──────── EXCERPT PROVIDED

The story: “Mrs. Todd’s Shortcut,” collected in Skeleton Crew. First published in 1984. Wikipedia entry here.
Spoiler-filled synopsis: An old man recounts the story of a woman who disappeared years ago from their rural Maine town: Ophelia Todd, who was obsessed with finding shortcuts whenever she had to drive somewhere. Her shortcuts went from impressive to slightly frightening, as she started covering distances faster than physics should allow. When she vanishes, it’s suggested that she has found her way to an otherworldly realm through which her shortcuts have been taking her.
My thoughts: “Mrs. Todd’s Shortcut” isn’t a horror story—it’s a “let me tell you about something weird I once saw” campfire tale, told in the form of an old man’s reminiscences. There’s no gore or violence to be found, and it has a happy ending—it’s almost sweet. It’s wistful and maybe a little melancholy, but in a pleasant way.
Of the stories I’ve read so far this month, “Mrs. Todd’s Shortcut” is probably most similar to “The Man in the Black Suit,” although the latter has a horror element whereas this story feels more like a milder episodes of The Twilight Zone. It’s narrated as a mostly one-way conversation between two elderly rural Maine geezers. Homer, one of the men, shares the story of his peculiar encounter with the titular Mrs. Todd many years earlier, shortly before she vanished without a trace.

────────────────

YOUR INSTRUCTIONS
Carry the review of the story "Mrs. Todd's Shortcut" forward from its last sentence, keeping its casual first-person voice.

──────── RECORDED INFORMATION

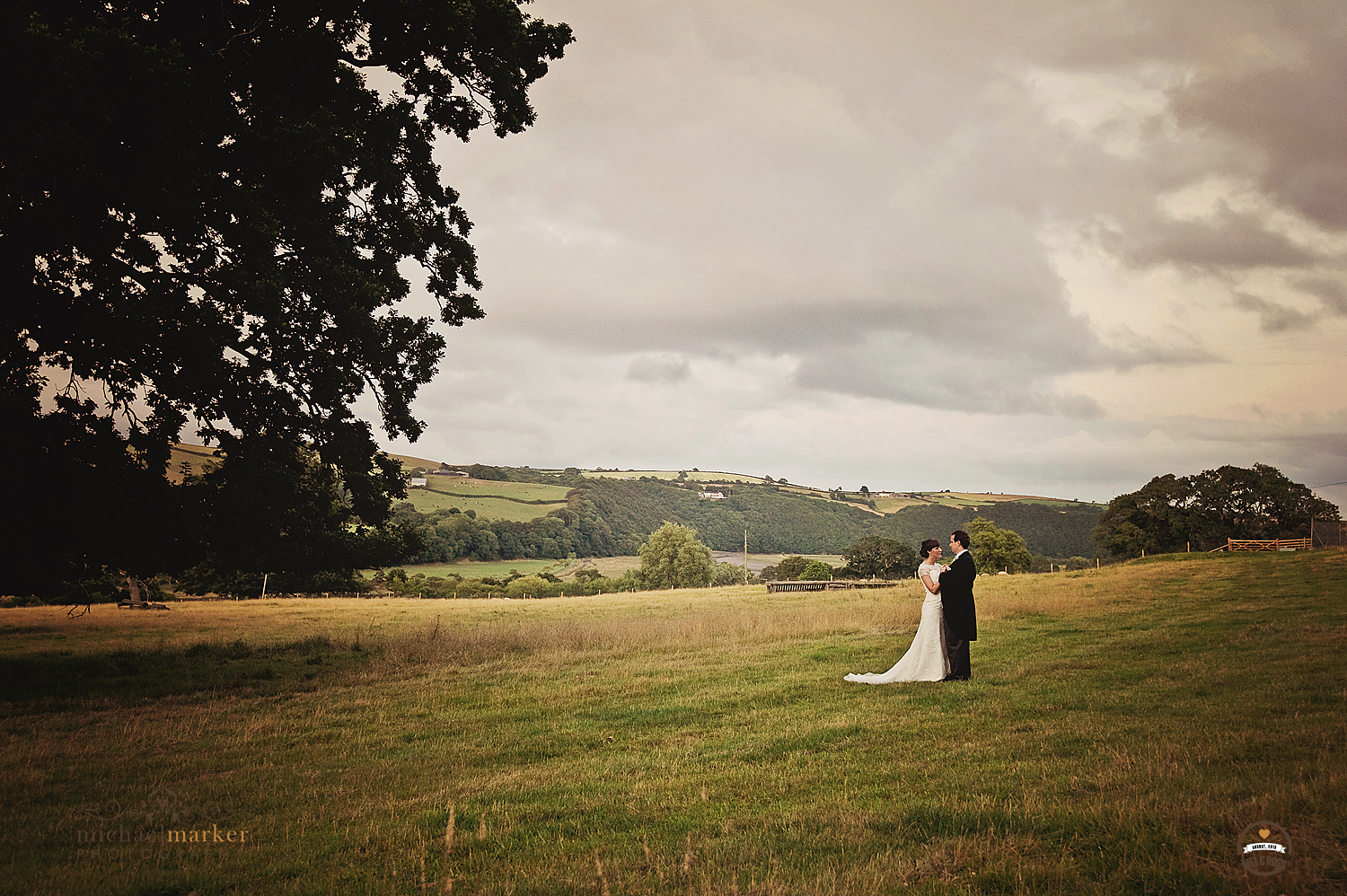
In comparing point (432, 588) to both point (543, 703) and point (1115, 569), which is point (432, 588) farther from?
point (543, 703)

────────────────

OUTPUT OF THE EXERCISE
King has an obvious fondness for (and almost certainly firsthand experience with) the mannerisms of Maine’s rural residents, and it took me a few pages to get used to the slow, rambling pace of this story—which follows Homer’s somewhat scattered train of thought. I sometimes find the heavy use of regional accents and speech mannerisms in fiction irritating, but any annoyance with all the rural slang faded quickly and I found myself settling for the story by the time Homer’s tale begins in earnest.
Let’s take a step back for a moment to consider Stephen King’s storytelling. I’ve often wondered what it is about King’s writing style that is so undeniably appealing. After all, King’s prose is often overly verbose and lacking in literary grace. What King does do, however, is make you feel like he’s sitting right there with you telling you, personally, a story—between his obvious enthusiasm for his own stories and his lack of pretension in telling them, King really earns the title “storyteller.” In a story like “Mrs. Todd’s Shortcut,” he’s amping the let-me-tell-you-a-yarn vibe up to the maximum, and because he’s so darn earnest about it, and because his stories are frankly just interesting, it works really well. (It also fosters a real sense that you, the reader, know Stephen King on some vague but slightly personal level. Read a half-dozen King books, and you’ll comfortably identify yourself as one of the “Dear Readers” he often addresses in introductions or afterwords.)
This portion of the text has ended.